Layoffs and cutbacks continue to plague the tech sector with last week’s announcement that Amazon, the country’s second-largest company by revenue, would pause corporate hiring. Layoff announcements at Twitter, Lyft, and others, echoed the e-commerce giant’s news.
Last month, U.S. markets saw 33,843 job cuts, with 9,587 of those in the tech sector. So far this year, the tech industry has cut 28,207 jobs, up 162% from the same time period last year.
According to Amazon, executive leadership has frozen incremental hiring while the economy remains “in an uncertain place.” The decision follows last month’s pause in its retail business, which is in place until the end of 2022.
In a note posted internally and on the company’s blog, Beth Galetti, the Amazon executive in charge of human resources, said the company plans to keep the latest freeze “in place for the next few months” as they “continue to monitor what we’re seeing in the economy and the business.”
Companies in the tech sector have enjoyed surging valuations over the past 10 years, even helping buoy the broader market during the pandemic. The latest earnings season, however, saw the sector announcing likely slowdowns related to elevated inflation and the Fed’s efforts to suppress it via interest rate hikes.
While more prominent players like Amazon and Meta have slowed growth in recent months, relatively more minor tech companies have been announcing outright layoffs.
On Thursday, the ride-hailing service, Lyft, announced that 13% of its workforce, roughly 650 people, would be laid off. Payment processing platform Stripe also intends to reduce headcount, dropping 1,100 positions, or 14% of all employees.
For its part, Amazon anticipates that its current quarter may end up being its slowest in 20 years.
In a recent internal email, Lyft co-founders Logan Green and John Zimmer told employees their decision to proceed with layoffs was driven by their belief of “a probable recession sometime in the next year.” According to the co-founders, “It was important to take these proactive actions to ensure we can accelerate execution, stay focused on the best opportunities to drive profitable growth, and deliver strong business results.”
Lyft also announced plans to offload its first-party vehicle service business. Reportedly, the acquiring company is expected to offer existing employees team roles at the new organization.
Perhaps one of the more high-profile layoffs is Twitter’s headcount reduction. After the highly publicized private takeover by Elon Musk, the company announced a sizeable reduction in positions. Nearly half of Twitter’s 7,500-person workforce was reportedly let go.
Since Musk took over, the company has reportedly witnessed several brands pull advertisements, leading to a “massive drop in revenue,” according to the Tesla CEO.
Stripe co-founder and chief executive Patrick Collison admitted his company’s headcount grew too aggressively during the pandemic. The company is now facing severe economic headwinds, forcing it to slim down.
According to Collison, the Ireland-based payment processor was “too optimistic about the internet economy’s near-term growth” and “underestimated both the likelihood and impact of a broader slowdown.”

▸ **Problem description**
Write out verbatim the passage of the tech layoffs article starting with "While more prominent" and going on through "in 20 years.". The items play no part in this.

▸ **Data provided**
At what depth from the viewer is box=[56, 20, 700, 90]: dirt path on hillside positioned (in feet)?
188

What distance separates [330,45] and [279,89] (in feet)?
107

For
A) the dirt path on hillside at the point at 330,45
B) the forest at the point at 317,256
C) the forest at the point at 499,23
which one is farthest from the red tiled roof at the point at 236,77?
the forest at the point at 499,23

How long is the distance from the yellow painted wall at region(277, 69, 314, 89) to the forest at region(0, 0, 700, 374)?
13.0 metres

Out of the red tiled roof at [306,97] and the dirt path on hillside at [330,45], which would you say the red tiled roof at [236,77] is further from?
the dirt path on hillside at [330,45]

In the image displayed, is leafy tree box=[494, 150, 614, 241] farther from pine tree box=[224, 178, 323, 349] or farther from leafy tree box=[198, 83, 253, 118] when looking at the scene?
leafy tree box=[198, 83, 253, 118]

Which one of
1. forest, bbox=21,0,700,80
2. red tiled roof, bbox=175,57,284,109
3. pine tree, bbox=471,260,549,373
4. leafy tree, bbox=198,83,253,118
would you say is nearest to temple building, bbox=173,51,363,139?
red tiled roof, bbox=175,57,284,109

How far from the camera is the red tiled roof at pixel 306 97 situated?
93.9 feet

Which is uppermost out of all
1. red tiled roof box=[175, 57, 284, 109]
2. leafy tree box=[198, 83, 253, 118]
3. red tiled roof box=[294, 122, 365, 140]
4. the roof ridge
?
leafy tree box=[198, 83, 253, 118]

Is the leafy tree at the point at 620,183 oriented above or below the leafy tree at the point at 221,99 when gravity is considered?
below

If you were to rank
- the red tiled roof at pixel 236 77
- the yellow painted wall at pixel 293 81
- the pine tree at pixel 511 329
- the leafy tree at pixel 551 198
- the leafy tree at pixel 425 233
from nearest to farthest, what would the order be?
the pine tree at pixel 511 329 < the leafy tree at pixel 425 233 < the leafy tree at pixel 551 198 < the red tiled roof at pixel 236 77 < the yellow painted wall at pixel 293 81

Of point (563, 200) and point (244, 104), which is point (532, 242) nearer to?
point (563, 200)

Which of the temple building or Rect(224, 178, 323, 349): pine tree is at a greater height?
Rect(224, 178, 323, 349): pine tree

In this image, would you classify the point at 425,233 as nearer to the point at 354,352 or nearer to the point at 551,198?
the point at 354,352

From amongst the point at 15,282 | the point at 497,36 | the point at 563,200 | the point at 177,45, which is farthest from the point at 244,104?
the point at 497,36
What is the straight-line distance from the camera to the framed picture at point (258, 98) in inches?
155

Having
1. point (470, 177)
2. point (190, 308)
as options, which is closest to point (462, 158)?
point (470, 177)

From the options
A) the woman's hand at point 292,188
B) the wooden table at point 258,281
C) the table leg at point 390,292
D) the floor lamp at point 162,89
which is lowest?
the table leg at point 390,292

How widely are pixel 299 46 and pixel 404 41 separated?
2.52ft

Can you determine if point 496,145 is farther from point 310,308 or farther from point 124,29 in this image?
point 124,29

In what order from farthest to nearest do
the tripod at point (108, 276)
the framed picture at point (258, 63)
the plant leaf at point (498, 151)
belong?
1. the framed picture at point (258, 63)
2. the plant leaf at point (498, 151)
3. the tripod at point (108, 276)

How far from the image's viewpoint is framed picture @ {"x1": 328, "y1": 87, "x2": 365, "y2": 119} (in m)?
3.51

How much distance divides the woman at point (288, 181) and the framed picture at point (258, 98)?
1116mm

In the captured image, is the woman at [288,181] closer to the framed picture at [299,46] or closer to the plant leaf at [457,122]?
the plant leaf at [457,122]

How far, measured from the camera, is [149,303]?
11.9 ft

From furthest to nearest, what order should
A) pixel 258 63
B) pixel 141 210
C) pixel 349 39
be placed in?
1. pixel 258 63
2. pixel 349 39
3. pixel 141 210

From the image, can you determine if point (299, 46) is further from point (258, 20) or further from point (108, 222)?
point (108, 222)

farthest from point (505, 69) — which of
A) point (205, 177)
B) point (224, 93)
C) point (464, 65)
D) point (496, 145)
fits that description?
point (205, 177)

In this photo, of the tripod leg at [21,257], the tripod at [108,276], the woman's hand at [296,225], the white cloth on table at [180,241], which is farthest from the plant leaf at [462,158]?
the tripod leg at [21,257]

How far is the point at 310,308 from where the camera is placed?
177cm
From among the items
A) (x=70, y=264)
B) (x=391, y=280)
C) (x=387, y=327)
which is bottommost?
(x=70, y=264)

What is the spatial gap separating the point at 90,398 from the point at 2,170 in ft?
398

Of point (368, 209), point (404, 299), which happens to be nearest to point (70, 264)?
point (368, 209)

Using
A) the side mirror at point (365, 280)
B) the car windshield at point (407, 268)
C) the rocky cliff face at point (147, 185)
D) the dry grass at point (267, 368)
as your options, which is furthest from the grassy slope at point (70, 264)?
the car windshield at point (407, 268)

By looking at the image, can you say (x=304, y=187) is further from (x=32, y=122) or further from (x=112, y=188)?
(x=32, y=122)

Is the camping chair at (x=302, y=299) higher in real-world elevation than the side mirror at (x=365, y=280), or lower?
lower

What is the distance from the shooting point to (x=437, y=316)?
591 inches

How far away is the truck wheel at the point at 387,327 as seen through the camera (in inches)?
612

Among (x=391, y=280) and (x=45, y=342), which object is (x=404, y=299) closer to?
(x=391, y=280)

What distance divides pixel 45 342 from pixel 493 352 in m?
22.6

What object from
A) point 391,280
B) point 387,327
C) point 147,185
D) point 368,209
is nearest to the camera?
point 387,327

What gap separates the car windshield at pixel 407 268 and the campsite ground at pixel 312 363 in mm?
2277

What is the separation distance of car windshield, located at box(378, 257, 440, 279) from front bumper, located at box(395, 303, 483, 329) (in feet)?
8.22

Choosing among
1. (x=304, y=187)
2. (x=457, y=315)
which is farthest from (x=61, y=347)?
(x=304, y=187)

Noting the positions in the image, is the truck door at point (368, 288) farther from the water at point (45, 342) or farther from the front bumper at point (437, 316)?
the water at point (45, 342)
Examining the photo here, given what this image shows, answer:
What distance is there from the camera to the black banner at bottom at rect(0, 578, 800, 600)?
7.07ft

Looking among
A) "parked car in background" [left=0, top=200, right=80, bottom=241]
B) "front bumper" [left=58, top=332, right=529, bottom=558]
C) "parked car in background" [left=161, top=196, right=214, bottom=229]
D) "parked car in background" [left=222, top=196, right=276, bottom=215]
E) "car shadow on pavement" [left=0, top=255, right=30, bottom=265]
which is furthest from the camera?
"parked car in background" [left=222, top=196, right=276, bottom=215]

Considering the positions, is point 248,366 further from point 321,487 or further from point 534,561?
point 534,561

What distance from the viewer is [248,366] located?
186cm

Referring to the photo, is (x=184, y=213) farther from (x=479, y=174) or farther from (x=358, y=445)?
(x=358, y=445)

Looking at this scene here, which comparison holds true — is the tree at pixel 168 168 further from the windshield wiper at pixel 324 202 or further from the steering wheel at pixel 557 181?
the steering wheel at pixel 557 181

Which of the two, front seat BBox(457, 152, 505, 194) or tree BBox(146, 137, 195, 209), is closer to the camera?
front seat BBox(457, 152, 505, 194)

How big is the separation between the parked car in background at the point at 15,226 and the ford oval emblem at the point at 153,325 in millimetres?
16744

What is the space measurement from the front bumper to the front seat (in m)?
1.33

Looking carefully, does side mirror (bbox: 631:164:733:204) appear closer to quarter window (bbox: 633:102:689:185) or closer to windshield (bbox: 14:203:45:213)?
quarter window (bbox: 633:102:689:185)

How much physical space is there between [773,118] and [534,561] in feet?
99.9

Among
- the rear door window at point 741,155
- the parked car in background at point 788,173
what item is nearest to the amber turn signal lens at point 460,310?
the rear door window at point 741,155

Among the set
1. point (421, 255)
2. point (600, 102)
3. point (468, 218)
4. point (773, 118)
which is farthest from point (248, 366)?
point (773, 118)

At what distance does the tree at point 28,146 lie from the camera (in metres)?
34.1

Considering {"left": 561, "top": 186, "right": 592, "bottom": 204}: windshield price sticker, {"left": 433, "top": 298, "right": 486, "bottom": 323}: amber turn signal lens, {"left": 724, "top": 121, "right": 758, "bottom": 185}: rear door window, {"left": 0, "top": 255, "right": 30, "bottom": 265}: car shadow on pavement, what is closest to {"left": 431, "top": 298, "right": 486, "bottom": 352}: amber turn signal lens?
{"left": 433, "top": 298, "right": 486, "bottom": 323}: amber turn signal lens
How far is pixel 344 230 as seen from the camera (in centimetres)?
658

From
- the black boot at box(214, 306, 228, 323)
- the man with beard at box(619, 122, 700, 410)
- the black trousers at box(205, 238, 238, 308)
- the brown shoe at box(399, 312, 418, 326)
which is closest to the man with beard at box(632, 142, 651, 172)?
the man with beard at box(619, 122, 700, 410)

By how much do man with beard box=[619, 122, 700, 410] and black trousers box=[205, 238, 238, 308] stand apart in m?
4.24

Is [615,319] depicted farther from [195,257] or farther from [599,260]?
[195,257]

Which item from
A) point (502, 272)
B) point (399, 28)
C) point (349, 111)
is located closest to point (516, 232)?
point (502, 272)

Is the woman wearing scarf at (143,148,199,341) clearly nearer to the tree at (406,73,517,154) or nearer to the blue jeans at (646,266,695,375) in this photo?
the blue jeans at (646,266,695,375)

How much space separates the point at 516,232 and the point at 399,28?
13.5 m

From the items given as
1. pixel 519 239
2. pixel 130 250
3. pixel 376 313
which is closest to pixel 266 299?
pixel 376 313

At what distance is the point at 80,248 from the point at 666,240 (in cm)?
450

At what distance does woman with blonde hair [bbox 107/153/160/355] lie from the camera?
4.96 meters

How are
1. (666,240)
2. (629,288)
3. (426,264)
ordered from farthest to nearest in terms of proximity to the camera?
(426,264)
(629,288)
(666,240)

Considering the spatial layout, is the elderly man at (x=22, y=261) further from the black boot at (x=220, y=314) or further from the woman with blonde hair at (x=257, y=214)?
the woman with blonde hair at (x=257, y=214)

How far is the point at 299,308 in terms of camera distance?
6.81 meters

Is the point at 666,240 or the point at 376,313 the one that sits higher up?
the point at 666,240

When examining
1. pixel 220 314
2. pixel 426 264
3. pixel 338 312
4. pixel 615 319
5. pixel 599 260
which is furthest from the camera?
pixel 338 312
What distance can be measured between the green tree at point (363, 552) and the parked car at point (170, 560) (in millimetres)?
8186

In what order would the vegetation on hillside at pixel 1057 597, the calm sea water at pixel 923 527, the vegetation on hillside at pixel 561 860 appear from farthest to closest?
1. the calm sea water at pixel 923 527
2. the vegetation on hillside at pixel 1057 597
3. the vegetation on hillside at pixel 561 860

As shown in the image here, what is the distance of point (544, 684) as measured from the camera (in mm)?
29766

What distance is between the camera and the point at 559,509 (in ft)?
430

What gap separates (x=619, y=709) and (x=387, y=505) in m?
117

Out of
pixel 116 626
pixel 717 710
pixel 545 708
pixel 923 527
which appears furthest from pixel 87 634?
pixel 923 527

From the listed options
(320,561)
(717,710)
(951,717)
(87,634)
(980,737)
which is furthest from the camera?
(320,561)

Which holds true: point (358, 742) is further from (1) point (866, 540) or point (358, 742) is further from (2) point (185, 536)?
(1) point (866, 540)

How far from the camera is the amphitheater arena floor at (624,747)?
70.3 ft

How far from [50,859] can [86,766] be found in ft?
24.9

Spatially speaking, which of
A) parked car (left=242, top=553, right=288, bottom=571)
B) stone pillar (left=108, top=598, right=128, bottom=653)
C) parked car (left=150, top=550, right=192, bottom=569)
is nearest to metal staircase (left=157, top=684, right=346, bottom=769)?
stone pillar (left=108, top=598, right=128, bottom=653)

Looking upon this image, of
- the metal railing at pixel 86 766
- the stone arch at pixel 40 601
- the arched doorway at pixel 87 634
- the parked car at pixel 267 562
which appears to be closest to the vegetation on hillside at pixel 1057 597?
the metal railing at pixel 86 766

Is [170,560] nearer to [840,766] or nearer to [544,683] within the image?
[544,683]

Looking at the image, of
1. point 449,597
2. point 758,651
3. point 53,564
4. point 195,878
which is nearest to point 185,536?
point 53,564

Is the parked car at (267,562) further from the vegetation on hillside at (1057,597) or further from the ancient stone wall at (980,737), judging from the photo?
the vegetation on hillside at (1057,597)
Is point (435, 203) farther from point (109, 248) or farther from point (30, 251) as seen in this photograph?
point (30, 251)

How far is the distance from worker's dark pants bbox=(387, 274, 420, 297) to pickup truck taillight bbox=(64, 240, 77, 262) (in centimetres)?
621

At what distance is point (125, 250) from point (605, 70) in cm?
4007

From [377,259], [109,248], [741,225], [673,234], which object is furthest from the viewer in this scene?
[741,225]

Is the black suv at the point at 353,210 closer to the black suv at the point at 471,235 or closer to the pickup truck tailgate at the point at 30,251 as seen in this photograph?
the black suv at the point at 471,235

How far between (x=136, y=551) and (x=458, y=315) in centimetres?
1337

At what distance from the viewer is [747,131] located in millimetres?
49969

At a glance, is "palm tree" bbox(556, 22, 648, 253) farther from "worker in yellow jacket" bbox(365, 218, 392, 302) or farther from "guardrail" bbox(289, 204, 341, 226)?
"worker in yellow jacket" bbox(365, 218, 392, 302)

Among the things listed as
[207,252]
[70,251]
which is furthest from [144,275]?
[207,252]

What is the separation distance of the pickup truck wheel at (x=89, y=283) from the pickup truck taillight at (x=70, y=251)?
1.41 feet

▸ **Task response**
While more prominent players like Amazon and Meta have slowed growth in recent months, relatively more minor tech companies have been announcing outright layoffs.
On Thursday, the ride-hailing service, Lyft, announced that 13% of its workforce, roughly 650 people, would be laid off. Payment processing platform Stripe also intends to reduce headcount, dropping 1,100 positions, or 14% of all employees.
For its part, Amazon anticipates that its current quarter may end up being its slowest in 20 years.